Паскаль Мерсье - Ночной поезд на Лиссабон
Одного они не понимали: дело было не в Лиссабоне, а в нем самом, в Амадеу. Его ностальгия вовсе не была тоской по чему-то привычному и любимому. Все было гораздо глубже, то, что затрагивало его сущность: желание спрятаться за испытанными, надежными стенами, которые защищают от опасных штормов и коварных подводных течений его собственной души. Он открыл для себя, что внутренние оградительные валы более всего укреплены, когда он находится в Лиссабоне, в родительском доме, в лицее, но особенно в голубой практике. «Голубой — цвет моей защищенности», — говорил он.
То, что речь шла о защите от себя самого, объясняет, почему его тоска по дому имела привкус настоящей паники, чуть ли не катастрофы. Когда она обрушивалась на него, должно быть, нарастала слишком стремительно, потому что он тут же, в любой момент, прерывал поездку и возвращался. Как часто Фатима расстраивалась, когда такое происходило!»
Поколебавшись, Мария Жуан добавила:
«Хорошо, что она не понимала причин его тоски. Иначе ее бы замучила мысль, что она-то уж определенно не может снять его страх перед самим собой.
Грегориус открыл томик Праду и перечитал то эссе, которое ему казалось ключом к пониманию всего остального.
ESTOU A VIVER EM MIM PRÓPRIO COMO NUM COMBOIO A ANDAR — Я ЖИВУ В СЕБЕ, КАК В ДВИЖУЩЕМСЯ ПОЕЗДЕ
Я сел в него не по своей воле, у меня не было выбора, и я не знаю конечной станции. Однажды, в далеком прошлом, я проснулся в своем купе и почувствовал, что нахожусь в движении. Это возбуждало, я прислушивался к стуку колес, подставлял лицо встречному ветру и наслаждался скоростью, с которой мимо меня проносились предметы. Мне не хотелось, чтобы поезд останавливался. И уж ни в коем случае не хотел, чтобы он где-нибудь остановился навсегда.
Это было в Коимбре, на жесткой скамье лекционного зала, когда пришло осознание: я уже не могу сойти.
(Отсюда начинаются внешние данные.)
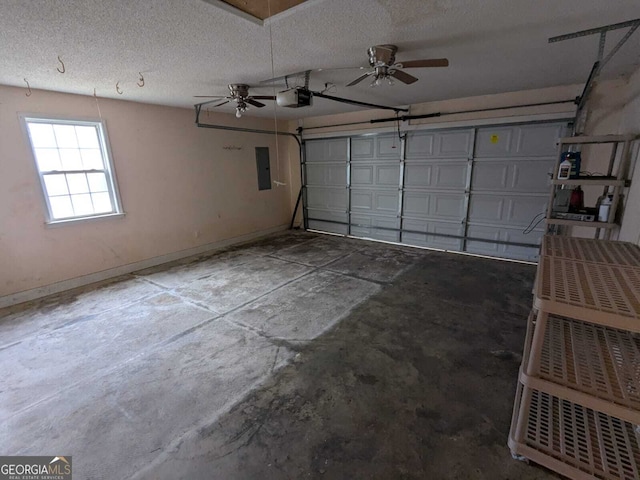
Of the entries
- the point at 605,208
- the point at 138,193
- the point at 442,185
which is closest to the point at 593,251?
the point at 605,208

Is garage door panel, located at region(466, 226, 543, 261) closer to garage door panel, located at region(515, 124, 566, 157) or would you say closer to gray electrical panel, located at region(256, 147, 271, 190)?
garage door panel, located at region(515, 124, 566, 157)

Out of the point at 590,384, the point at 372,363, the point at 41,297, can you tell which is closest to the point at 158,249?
the point at 41,297

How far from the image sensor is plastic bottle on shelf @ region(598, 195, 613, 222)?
2559 mm

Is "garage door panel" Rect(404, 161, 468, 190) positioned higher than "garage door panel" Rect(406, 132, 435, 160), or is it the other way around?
"garage door panel" Rect(406, 132, 435, 160)

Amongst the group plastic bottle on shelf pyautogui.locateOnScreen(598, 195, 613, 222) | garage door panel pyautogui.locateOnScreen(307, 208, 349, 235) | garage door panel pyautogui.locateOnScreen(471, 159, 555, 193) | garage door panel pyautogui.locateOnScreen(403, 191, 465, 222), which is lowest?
garage door panel pyautogui.locateOnScreen(307, 208, 349, 235)

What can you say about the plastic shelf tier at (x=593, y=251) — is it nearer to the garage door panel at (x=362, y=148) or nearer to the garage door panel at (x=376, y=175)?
the garage door panel at (x=376, y=175)

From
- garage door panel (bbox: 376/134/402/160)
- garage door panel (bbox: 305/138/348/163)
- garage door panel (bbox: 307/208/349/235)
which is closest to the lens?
garage door panel (bbox: 376/134/402/160)

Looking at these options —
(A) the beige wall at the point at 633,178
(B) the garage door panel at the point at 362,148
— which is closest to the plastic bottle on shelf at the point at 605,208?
(A) the beige wall at the point at 633,178

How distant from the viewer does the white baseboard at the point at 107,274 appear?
3.53 m

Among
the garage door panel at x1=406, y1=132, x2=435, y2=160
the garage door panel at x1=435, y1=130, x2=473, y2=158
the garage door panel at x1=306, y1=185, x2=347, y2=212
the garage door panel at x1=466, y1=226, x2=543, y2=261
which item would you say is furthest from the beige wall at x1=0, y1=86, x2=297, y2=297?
the garage door panel at x1=466, y1=226, x2=543, y2=261

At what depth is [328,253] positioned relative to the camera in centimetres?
521

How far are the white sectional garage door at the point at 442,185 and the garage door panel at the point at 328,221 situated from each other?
2 cm

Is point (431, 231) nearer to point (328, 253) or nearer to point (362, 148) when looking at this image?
→ point (328, 253)

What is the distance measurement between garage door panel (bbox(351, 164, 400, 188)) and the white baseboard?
2.58 m
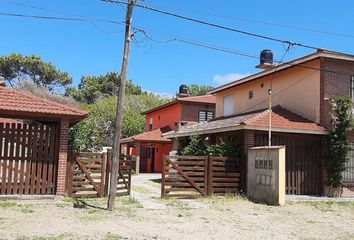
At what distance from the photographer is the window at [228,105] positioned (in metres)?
27.1

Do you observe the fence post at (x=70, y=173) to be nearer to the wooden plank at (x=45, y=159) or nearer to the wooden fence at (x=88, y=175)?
the wooden fence at (x=88, y=175)

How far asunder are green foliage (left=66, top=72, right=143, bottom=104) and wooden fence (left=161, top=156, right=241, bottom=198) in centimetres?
4804

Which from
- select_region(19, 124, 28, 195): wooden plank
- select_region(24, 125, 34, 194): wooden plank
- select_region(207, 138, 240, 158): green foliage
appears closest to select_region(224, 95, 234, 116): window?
select_region(207, 138, 240, 158): green foliage

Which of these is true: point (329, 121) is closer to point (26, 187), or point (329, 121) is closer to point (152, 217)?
point (152, 217)

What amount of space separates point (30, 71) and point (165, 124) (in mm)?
23410

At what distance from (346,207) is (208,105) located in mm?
19897

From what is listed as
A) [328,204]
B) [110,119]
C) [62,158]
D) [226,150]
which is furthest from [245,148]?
[110,119]

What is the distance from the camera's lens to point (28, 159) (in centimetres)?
1462

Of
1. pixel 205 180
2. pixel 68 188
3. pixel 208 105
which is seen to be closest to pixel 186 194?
pixel 205 180

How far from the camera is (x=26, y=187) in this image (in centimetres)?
1455

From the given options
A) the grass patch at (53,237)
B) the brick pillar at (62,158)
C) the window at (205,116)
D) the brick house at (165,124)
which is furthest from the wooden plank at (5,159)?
the window at (205,116)

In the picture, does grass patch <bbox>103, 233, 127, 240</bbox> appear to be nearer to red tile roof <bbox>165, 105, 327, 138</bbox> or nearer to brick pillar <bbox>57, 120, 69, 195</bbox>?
brick pillar <bbox>57, 120, 69, 195</bbox>

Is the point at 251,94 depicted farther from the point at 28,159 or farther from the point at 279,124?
the point at 28,159

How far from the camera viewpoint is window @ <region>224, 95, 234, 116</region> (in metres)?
27.1
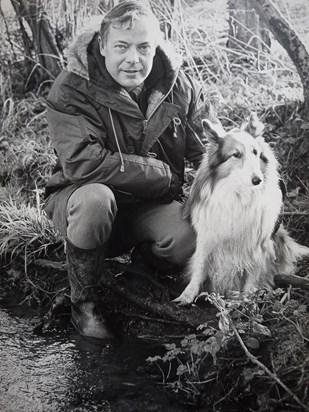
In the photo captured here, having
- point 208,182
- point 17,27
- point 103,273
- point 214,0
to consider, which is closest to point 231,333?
point 208,182

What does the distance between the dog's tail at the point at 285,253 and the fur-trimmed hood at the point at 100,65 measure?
30.1 inches

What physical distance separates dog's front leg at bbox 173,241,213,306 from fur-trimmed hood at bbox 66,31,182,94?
2.16 feet

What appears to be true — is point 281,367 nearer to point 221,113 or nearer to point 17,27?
point 221,113

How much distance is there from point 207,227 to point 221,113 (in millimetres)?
965

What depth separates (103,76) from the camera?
7.21ft

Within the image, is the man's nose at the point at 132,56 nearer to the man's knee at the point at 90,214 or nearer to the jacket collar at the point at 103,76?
the jacket collar at the point at 103,76

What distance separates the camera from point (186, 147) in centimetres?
241

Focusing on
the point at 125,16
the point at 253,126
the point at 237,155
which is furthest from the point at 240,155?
the point at 125,16

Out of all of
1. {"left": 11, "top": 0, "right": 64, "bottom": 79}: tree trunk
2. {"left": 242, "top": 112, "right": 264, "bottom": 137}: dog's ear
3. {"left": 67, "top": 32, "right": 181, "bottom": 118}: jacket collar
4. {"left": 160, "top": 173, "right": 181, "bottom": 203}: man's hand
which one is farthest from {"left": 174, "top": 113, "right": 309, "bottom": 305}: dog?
{"left": 11, "top": 0, "right": 64, "bottom": 79}: tree trunk

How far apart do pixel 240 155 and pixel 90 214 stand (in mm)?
607

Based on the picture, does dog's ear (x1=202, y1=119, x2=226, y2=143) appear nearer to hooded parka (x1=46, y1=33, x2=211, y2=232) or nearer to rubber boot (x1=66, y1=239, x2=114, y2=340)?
hooded parka (x1=46, y1=33, x2=211, y2=232)

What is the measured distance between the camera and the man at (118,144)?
215 centimetres

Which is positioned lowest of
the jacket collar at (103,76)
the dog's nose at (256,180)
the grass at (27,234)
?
the grass at (27,234)

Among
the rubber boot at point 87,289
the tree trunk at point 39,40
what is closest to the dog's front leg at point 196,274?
the rubber boot at point 87,289
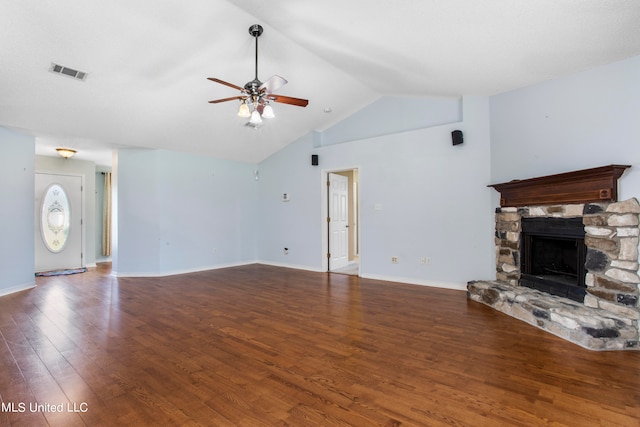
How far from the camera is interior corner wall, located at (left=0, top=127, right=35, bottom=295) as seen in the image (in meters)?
4.80

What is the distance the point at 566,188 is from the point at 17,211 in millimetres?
7841

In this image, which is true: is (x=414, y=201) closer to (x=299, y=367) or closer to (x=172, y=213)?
(x=299, y=367)

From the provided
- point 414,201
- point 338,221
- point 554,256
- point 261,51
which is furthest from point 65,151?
point 554,256

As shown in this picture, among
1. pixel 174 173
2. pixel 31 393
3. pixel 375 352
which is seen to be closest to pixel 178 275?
pixel 174 173

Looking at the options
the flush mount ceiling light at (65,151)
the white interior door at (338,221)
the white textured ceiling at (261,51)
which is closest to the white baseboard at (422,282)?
the white interior door at (338,221)

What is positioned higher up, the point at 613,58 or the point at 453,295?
the point at 613,58

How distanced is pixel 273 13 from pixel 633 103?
3742mm

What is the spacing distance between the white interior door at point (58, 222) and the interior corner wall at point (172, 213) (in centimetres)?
192

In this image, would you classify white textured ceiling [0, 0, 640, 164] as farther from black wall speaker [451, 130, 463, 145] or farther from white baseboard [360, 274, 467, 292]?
white baseboard [360, 274, 467, 292]

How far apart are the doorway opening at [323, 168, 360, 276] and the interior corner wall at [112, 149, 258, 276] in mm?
2323

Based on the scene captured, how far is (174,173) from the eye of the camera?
6297 mm

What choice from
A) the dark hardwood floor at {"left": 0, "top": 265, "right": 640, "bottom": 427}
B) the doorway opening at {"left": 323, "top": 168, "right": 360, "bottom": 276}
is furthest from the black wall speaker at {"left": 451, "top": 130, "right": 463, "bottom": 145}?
the dark hardwood floor at {"left": 0, "top": 265, "right": 640, "bottom": 427}

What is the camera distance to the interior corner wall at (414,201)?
4648mm

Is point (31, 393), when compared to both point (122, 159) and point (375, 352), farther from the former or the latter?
point (122, 159)
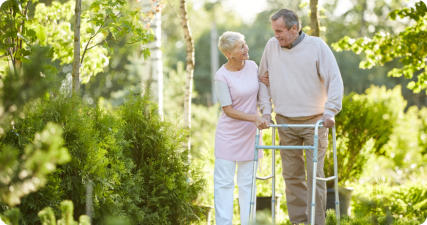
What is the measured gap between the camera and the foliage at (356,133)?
594 cm

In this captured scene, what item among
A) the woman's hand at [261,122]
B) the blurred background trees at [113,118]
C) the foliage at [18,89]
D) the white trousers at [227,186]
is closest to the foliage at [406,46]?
the blurred background trees at [113,118]

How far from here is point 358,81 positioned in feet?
93.5

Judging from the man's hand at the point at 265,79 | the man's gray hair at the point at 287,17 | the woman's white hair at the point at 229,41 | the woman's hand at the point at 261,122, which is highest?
the man's gray hair at the point at 287,17

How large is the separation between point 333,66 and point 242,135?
92cm

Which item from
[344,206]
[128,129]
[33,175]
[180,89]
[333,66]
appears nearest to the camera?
[33,175]

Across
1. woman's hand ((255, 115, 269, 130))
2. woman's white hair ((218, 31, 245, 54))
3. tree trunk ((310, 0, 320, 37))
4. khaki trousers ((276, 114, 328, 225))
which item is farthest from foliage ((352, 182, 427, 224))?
woman's white hair ((218, 31, 245, 54))

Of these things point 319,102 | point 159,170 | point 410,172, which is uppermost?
point 319,102

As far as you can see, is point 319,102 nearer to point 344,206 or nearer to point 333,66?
point 333,66

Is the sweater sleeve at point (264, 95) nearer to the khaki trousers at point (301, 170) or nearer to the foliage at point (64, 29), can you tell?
the khaki trousers at point (301, 170)

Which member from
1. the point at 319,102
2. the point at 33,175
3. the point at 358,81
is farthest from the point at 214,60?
the point at 33,175

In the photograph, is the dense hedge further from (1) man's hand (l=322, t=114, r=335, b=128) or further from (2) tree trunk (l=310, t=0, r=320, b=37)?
(2) tree trunk (l=310, t=0, r=320, b=37)

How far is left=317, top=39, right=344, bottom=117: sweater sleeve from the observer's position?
357cm

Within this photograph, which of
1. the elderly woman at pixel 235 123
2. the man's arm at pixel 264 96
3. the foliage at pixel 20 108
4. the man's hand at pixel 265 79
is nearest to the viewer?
the foliage at pixel 20 108

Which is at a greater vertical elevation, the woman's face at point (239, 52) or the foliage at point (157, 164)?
the woman's face at point (239, 52)
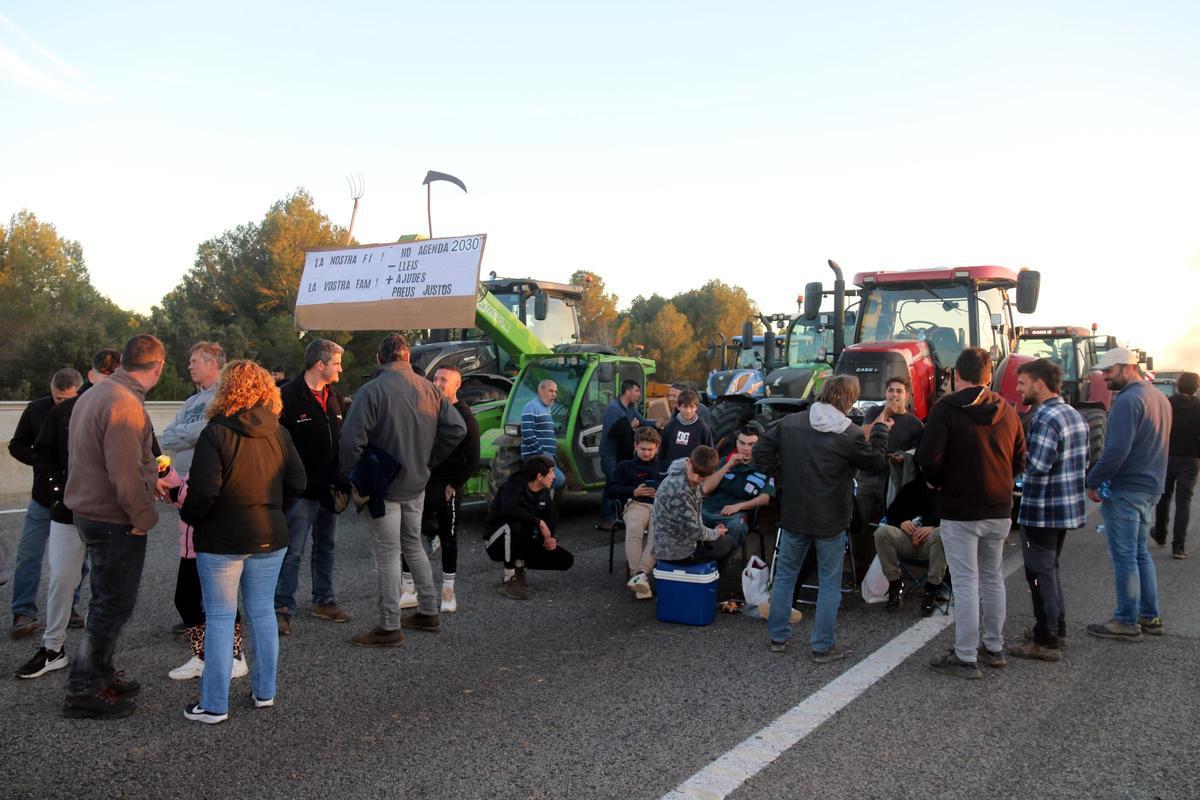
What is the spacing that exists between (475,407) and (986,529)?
6.84 meters

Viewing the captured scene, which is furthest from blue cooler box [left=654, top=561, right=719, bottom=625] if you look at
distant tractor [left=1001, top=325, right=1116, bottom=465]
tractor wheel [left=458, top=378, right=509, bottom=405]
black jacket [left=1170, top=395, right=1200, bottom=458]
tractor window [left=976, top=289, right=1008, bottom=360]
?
distant tractor [left=1001, top=325, right=1116, bottom=465]

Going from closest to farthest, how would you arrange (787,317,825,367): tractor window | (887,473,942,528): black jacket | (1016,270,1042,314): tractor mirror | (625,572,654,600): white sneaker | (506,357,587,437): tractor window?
(887,473,942,528): black jacket < (625,572,654,600): white sneaker < (1016,270,1042,314): tractor mirror < (506,357,587,437): tractor window < (787,317,825,367): tractor window

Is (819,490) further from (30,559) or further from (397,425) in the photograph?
(30,559)

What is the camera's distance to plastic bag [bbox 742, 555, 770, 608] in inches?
258

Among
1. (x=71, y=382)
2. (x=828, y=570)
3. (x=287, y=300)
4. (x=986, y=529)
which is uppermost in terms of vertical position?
(x=287, y=300)

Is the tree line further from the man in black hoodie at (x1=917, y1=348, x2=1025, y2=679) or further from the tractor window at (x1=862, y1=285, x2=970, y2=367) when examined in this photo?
the man in black hoodie at (x1=917, y1=348, x2=1025, y2=679)

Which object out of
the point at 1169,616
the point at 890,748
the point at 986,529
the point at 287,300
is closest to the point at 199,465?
the point at 890,748

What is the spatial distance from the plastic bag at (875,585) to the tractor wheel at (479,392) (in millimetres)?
7441

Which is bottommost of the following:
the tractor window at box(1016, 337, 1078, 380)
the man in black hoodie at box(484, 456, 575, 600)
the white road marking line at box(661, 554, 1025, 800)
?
the white road marking line at box(661, 554, 1025, 800)

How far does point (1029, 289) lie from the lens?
32.0 feet

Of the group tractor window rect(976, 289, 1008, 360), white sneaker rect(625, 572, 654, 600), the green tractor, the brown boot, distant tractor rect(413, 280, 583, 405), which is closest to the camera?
the brown boot

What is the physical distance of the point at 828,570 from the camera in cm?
564

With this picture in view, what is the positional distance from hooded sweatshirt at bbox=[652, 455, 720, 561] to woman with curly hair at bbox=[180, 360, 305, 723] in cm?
281

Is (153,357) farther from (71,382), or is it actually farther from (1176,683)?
(1176,683)
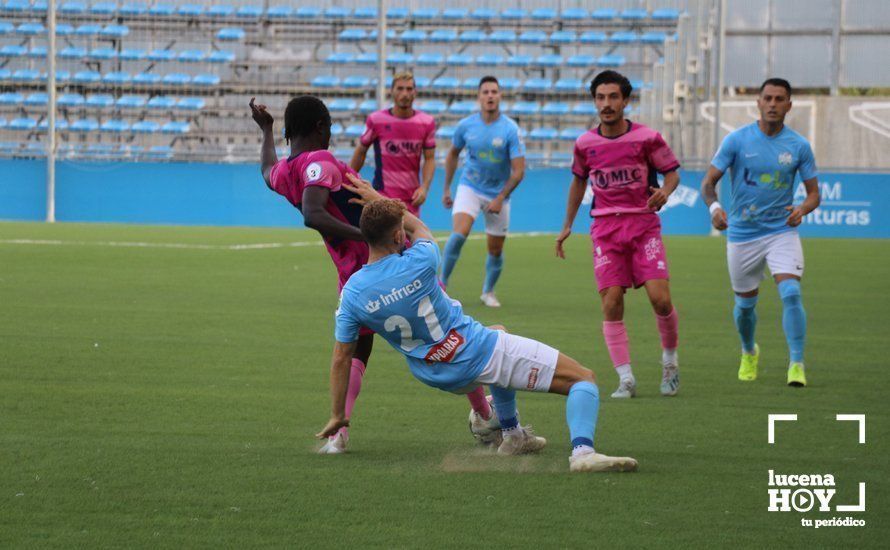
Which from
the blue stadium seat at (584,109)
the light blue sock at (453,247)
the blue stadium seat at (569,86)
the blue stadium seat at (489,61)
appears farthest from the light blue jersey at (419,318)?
the blue stadium seat at (489,61)

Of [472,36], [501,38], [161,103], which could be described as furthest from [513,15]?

Я не могу перевести стрелки и сменить направление. И не я определяю скорость. Я не вижу локомотива и не могу узнать, кто ведет состав и надежен ли машинист. Я не знаю, правильно ли он распознает сигналы и сможет ли заметить, если стрелка установлена неверно. Я не могу поменять купе. В проходе я вижу идущих мимо людей и думаю: «Может быть, в их купе все выглядит не так, как у меня». Но у меня нет возможности пойти туда и посмотреть — проводник, которого я никогда не видел и никогда не увижу, запер дверь в мое купе и даже запечатал ее. Я открываю окно, высовываюсь почти по пояс и вижу, что другие делают то же самое. Поезд как раз описывает плавную дугу. Последние вагоны еще в туннеле, а первые уже в следующем. Может быть, поезд идет по кругу, описывая его снова и снова, но никто этого не замечает, даже машинист? Я понятия не имею, насколько длинен состав. Я просто вижу множество людей, вытягивающих шеи, чтобы что-то увидеть и что-то понять. Я кричу им: «Здравствуйте!», но ветер относит мои слова.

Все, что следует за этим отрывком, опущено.